- **EXERCISE PASSAGE**
Commenting on the news, student run campaign group 'Keep Our Communities' issued a statement last night which argued that Residential Villages were merely hubs by a more attractive name. They said: "Last week, 92.1 per cent of voting students rejected any model for residences which would eliminate pastoral teams in Halls. This has been completely ignored by the Vice-Chancellor and those responsible for the latest iteration of the proposed model.

"It is clear that the Vice-Chancellor continues to underestimate the role of Wardens, Deputy Wardens (DWs) and Student Support Advisors (SSAs) in supporting students and building communities… Additionally, the proposed model crucially fails to address how Senior Residents (SRs) will have the time to engage in community building activities and fulfil their pastoral care duties whilst on a shift-based system, working approximately 10 hours per week. This problem becomes even more profound given that the final tally of SRs in the revised model remains vastly inadequate."

"Although the University has done lip service to some of the responses of students and staff, it remains the case that poor research has been conducted, no risk analysis has been completed, extensive holes remain in their plans, and the whole model is to be rushed through by September. It is baffling how a change of this scale has not been more rigorously evidenced. Their haste will result in a chaotic implementation which will see future students suffer."

An open meeting is set to be held on this model today between 5-6 in the Wills Memorial here.

[Saved entries]
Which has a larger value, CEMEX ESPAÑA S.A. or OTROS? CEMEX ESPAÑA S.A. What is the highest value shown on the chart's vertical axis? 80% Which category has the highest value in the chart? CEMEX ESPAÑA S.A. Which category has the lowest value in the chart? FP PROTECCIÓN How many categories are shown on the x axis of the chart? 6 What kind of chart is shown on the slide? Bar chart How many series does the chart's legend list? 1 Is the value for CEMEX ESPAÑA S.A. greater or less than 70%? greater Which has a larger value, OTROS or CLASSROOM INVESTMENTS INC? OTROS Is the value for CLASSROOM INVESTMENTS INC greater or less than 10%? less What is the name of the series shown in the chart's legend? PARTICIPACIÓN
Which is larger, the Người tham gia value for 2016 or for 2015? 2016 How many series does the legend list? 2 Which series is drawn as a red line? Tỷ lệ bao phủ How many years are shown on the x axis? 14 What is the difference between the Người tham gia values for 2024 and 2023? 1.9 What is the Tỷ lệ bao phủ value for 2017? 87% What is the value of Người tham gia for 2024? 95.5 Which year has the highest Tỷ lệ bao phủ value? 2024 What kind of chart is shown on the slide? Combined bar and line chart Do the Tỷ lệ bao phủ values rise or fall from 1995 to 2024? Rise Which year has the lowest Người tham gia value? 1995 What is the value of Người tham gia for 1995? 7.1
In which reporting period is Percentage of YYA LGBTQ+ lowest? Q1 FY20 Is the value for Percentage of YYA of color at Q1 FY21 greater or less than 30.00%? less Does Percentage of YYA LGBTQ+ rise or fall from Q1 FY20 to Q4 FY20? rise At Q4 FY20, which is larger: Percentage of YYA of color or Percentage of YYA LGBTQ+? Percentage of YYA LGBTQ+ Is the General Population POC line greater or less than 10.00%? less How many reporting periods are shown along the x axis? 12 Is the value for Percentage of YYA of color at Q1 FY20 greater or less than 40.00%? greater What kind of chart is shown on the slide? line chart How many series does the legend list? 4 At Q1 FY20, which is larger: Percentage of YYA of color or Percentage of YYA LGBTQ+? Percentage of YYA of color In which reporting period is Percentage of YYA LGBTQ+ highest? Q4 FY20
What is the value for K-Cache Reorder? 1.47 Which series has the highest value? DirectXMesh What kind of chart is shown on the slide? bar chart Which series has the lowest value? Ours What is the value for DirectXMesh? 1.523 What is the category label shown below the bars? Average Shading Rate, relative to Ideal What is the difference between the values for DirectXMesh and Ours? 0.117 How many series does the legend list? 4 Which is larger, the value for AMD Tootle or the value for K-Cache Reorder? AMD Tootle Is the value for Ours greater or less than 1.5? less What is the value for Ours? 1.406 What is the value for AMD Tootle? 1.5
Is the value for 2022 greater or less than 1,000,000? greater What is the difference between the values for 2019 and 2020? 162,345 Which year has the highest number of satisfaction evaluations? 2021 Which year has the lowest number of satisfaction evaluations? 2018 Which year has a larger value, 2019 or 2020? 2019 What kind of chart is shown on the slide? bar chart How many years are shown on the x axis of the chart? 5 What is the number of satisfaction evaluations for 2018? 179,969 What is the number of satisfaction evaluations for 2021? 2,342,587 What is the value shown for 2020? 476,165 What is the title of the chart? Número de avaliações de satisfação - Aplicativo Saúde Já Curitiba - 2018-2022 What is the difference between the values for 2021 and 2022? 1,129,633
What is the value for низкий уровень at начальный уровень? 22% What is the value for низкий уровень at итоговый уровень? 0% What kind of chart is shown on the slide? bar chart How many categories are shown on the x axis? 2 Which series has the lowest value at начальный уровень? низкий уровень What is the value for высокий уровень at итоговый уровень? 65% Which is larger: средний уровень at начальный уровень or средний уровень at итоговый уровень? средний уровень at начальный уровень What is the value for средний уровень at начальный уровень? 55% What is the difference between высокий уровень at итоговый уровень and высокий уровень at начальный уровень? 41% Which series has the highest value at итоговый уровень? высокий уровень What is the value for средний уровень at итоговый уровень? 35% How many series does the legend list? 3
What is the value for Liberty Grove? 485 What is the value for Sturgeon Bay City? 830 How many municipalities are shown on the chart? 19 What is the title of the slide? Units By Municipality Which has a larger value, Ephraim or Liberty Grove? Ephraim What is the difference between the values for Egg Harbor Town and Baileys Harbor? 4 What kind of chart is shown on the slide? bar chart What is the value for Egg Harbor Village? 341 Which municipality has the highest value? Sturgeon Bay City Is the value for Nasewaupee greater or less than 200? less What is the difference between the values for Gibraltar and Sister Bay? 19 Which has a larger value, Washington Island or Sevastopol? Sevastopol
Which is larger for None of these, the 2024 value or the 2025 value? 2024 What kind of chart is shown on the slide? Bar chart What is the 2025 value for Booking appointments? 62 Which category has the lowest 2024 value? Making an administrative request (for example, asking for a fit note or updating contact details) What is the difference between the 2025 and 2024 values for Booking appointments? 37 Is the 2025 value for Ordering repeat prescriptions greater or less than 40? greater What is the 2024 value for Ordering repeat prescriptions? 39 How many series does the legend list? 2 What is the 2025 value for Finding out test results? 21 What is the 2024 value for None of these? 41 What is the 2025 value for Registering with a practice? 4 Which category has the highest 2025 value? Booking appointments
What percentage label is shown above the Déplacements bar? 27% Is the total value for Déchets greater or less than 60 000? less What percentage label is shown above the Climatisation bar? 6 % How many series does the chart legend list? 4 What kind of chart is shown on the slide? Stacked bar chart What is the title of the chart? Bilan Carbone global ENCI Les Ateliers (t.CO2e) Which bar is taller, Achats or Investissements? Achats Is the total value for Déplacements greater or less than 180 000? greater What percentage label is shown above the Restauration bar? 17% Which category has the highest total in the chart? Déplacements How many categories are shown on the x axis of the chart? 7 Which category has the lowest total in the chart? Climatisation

- **PROBLEM TO SOLVE**
Transcribe, word for word, the part of the passage on Residential Villages above that opens with the words containing "Commenting on the" and closes with "the proposed model.".

- **ANSWER AREA**
Commenting on the news, student run campaign group 'Keep Our Communities' issued a statement last night which argued that Residential Villages were merely hubs by a more attractive name. They said: "Last week, 92.1 per cent of voting students rejected any model for residences which would eliminate pastoral teams in Halls. This has been completely ignored by the Vice-Chancellor and those responsible for the latest iteration of the proposed model.